Lawmaker wants Plan B protected

By MALLORY WOMER

State Rep. Dan Frankel, D-Allegheny, recently introduced legislation to the Pennsylvania House… State Rep. Dan Frankel, D-Allegheny, recently introduced legislation to the Pennsylvania House of Representatives that would guarantee all Pennsylvanians access to birth control.

There have been instances nationally in which women were denied the emergency contraceptive known as Plan B because the pharmacist on duty had a moral or ethical dilemma with filling the prescription.

According to Patrick Hopkins of Planned Parenthood, the first case of this occurred in Texas. None have occurred in Pennsylvania.

Frankel said that his goal is to guarantee that no woman in the state would ever have to go without emergency contraception if she needed it.

“It will be difficult to get [the legislation] passed into law, but getting the issue talked about is still achieving something,” Frankel said.

For the regular pharmacy patron, the chance that a pharmacist might refuse to fill a prescription may have appeared to be non-existent. But the associate dean of Pitt’s School of Pharmacy pointed out that this is not the case.

“There is nothing legally that binds a professional person to act on a prescription,” Associate Dean Gary Stoehr said. “In cases of drug interactions this is not a bad thing.”

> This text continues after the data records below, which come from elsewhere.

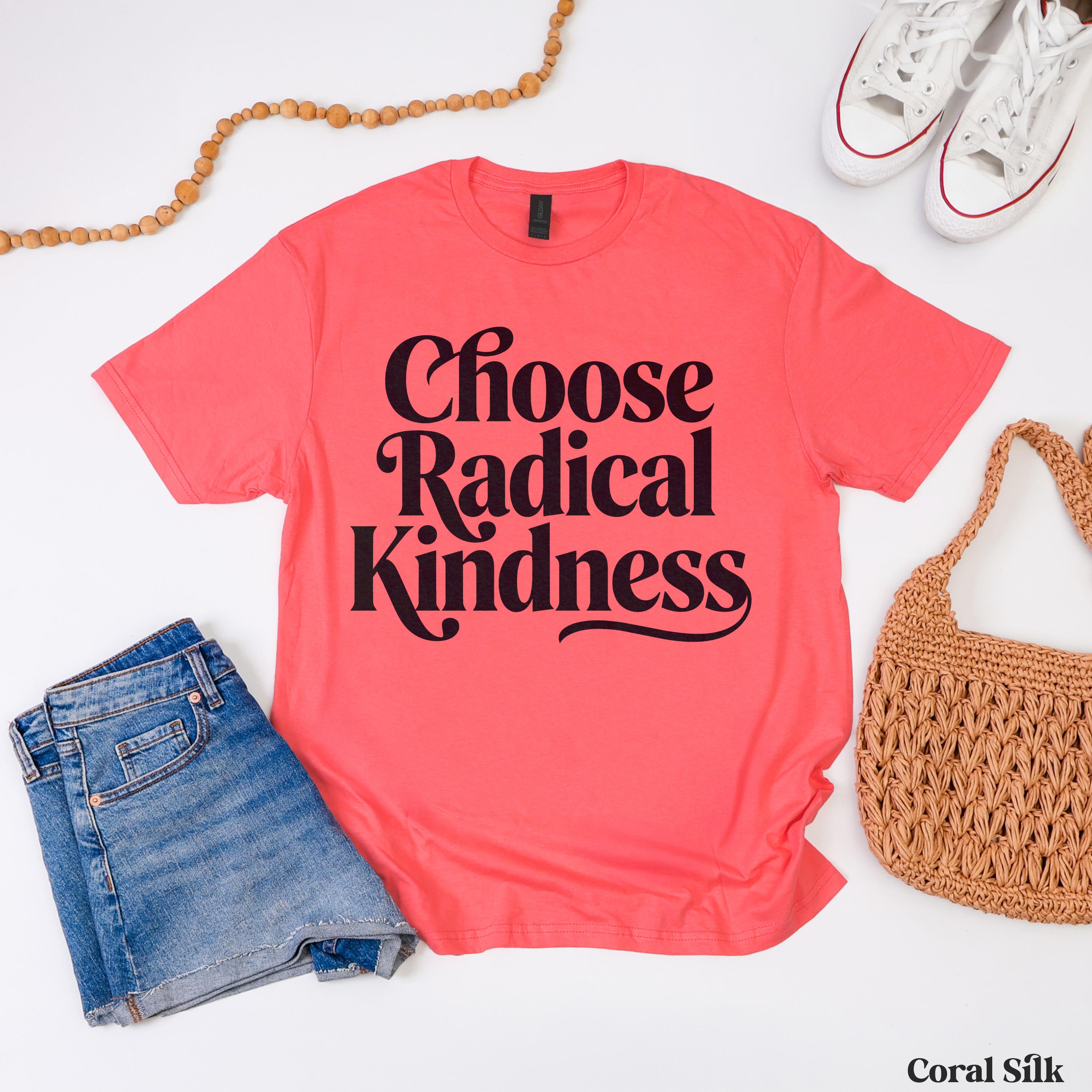 Coral silk t-shirt with "Choose Radical Kindness" text, styled with jeans and a straw bag.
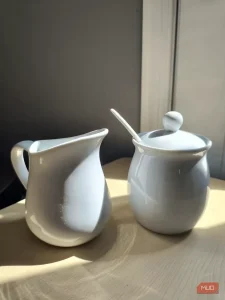 یک لیوان روی یک نرده چوبی با خورشید و آسمان آبی پشت آن - HDR فعال است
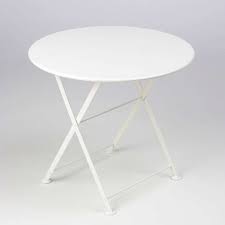 Solid walnut top and reclaimed peroba frame. Fermob Tom Pouce Table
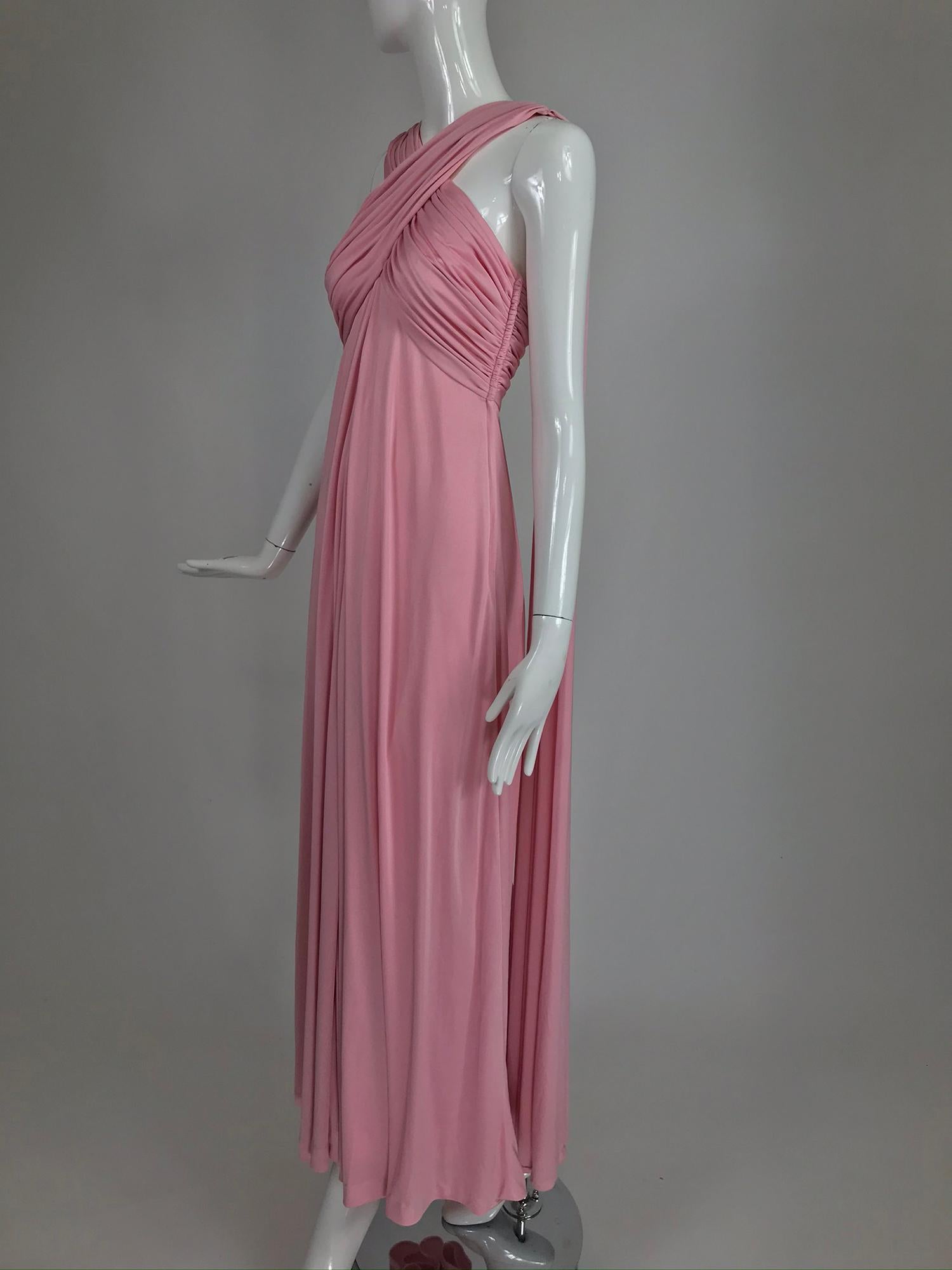 Vintage Estzevez pink matte jersey goddess gown from the 1970s. This amazing gown was undoubtedly inspired by Greek history. The fitted bodice is crossed and draped and the attached shoulder drapes fall to the hem in the back all very fluid and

Stoehr is critical of the legislation proposed by Frankel because he believes that, if passed into law, the bill could fix the problem of women getting Plan B prescriptions filled, but it might create other problems.

“This is a moral and ethical issue,” Stoehr said. “It’s hard to write laws to cover morality. How far can you act on your beliefs? How far can you impose your beliefs on another person?”

Frankel drafted the legislation in response to surveys conducted by Planned Parenthood.

Hopkins said the organization ran two surveys.

In the first, known as the official Planned Parenthood survey, a volunteer would call different pharmacies throughout Pennsylvania and identify himself or herself as a representative of Planned Parenthood.

He or she would then ask if the pharmacy stocked emergency contraceptives, how much it costs and if it was not in stock, how long it would take to order the contraceptive.

In the second survey, a female secret shopper would call pharmacies claiming to have a prescription for Plan B. The woman asked if the prescription could be filled at the pharmacy and if not, whether or not the contraceptive could be ordered.

According to Hopkins, there were some discrepancies between the results of the surveys.

In the official Planned Parenthood calls, representatives of the national chains that run the pharmacies outlined goals that are in line with those of the legislation proposed by Frankel.

In the secret shopper calls, there were a number of pharmacists who said that the pharmacy doesn’t stock Plan B, even though, according to results of the official survey, they should.

Twenty-one pharmacists also told the secret shopper that they would not stock Plan B because of personal opposition.

“It’s great to have good national policy, but it needs to trickle down,” Hopkins said.

A representative from the group Pharmacists for Life International could not be reached for comment, but the organization’s Web site outlines several opinions on why pharmacists should not be forced to fill prescriptions for Plan B.

Included on the Web site is information about a “Conscience Clause” that can be invoked by pharmacists who do not wish to fill prescriptions that go against their moral beliefs.

The Web site states that there is a need for a conscience clause because “pharmacists are increasingly under demands and pressures in our contracepting/aborting society to ‘go along’ in dispensing chemicals and devices which they know will be used to destroying a nascent human life at its earliest stages.”

Plan B does not, in fact, affect a fertilized egg that is already attached to the uterus, according to Plan B’s Web site. It prevents pregnancy by stopping the release of an egg from the ovary or by stopping a fertilized egg from attaching to the uterus. Its intended use is within three days of unprotected sex.

The Pharmacists for Life International’s Web site goes on to defend the right of pharmacists to refuse to refer a woman who is looking to fill a prescription to another pharmacist.

“A pharmacist by virtue of properly understood conscience cannot be licitly compelled to cooperate in such a fashion with what he knows will result in a chemical abortion and, hence, a dead baby. Such activity is called material cooperation. Further, it is not an inconvenience to refuse to refer such a client since the pharmacist is doing the woman and her pre-born child a favor in terms of physical and spiritual health.”